**LISTED ENTRIES:**

* * *

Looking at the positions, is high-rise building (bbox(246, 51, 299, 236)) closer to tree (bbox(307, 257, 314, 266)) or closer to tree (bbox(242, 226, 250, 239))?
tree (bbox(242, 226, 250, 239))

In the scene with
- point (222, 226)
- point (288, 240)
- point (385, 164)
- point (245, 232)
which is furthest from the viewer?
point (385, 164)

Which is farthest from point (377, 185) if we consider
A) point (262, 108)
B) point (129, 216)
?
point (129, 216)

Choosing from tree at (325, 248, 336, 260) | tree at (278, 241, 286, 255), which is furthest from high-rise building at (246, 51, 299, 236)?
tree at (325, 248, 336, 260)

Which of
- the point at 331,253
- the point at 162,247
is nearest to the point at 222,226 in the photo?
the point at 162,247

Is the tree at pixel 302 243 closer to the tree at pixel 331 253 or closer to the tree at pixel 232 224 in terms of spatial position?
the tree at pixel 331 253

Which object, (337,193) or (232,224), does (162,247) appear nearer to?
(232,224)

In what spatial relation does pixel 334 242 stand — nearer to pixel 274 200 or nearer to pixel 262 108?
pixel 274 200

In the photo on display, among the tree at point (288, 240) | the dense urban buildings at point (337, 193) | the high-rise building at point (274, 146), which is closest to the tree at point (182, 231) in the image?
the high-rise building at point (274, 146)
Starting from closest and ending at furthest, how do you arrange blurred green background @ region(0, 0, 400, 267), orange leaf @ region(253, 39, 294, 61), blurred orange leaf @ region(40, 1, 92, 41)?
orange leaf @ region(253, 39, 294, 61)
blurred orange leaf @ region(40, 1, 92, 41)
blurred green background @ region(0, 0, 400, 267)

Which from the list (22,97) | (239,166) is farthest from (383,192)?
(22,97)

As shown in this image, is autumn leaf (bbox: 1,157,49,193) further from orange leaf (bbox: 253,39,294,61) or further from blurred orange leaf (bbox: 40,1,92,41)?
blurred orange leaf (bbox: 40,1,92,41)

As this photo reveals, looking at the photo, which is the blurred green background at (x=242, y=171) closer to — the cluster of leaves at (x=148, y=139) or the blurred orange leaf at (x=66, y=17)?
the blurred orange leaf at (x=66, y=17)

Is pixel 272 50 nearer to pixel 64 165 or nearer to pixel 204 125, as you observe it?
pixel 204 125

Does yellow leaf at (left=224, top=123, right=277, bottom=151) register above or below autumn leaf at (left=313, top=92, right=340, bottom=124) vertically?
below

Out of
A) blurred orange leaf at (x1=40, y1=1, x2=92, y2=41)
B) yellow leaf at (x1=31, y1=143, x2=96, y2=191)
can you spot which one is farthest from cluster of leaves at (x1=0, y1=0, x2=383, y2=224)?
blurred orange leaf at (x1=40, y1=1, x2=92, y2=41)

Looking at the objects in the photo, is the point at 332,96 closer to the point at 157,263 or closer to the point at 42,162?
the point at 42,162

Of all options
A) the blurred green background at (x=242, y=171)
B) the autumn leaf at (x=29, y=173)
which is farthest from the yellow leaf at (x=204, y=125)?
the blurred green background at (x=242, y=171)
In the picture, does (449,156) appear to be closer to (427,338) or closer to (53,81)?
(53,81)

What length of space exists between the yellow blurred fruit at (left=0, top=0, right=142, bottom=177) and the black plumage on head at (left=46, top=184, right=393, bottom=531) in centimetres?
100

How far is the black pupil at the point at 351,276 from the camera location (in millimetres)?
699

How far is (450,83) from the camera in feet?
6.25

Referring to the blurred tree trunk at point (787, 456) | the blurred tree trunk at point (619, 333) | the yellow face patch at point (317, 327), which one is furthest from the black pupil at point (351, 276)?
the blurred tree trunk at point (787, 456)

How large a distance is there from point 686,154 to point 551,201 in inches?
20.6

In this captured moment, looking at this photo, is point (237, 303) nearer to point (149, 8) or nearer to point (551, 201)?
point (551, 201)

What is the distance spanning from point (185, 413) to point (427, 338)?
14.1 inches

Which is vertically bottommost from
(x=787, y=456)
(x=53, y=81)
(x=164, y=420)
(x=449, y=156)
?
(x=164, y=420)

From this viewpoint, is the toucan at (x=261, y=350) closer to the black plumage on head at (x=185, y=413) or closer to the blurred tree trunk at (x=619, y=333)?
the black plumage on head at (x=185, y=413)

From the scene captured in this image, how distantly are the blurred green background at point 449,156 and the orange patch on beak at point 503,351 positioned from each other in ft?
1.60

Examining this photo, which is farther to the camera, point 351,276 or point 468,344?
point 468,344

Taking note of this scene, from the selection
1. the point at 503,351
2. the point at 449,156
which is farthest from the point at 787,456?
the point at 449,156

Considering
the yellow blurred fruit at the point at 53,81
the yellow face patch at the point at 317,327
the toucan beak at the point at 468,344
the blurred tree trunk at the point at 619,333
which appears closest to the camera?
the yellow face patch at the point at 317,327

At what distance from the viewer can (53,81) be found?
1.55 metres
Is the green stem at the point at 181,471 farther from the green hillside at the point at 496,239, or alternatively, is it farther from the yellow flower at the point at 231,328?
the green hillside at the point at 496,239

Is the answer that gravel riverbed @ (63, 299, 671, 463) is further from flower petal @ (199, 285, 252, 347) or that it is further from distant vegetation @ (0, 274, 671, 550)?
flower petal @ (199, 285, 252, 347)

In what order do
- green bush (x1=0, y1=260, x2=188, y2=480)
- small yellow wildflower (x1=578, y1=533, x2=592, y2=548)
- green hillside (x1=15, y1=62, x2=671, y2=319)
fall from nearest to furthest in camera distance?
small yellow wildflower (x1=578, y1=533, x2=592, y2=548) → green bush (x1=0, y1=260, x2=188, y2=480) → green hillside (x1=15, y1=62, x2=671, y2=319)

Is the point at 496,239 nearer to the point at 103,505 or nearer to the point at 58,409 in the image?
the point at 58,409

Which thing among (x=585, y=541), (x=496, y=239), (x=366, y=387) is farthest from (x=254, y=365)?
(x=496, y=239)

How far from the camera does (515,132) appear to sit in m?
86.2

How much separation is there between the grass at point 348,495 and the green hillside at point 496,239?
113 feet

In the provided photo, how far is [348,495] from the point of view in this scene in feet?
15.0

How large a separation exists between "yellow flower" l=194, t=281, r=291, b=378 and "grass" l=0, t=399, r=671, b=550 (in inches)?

* * *

**EXERCISE GOAL:** Copy the lines without any change, beginning with the line that contains "How much separation" and continuing through the last of the lines, with both ends included.

**SOLUTION TO THIS TASK:**
How much separation is there between the grass at point 348,495 and the green hillside at point 496,239?
113 feet

In the provided photo, how far is [348,495] from the point of view in this scene in feet?
15.0

How large a separation exists between "yellow flower" l=194, t=281, r=291, b=378 and "grass" l=0, t=399, r=671, b=550 (in inches)?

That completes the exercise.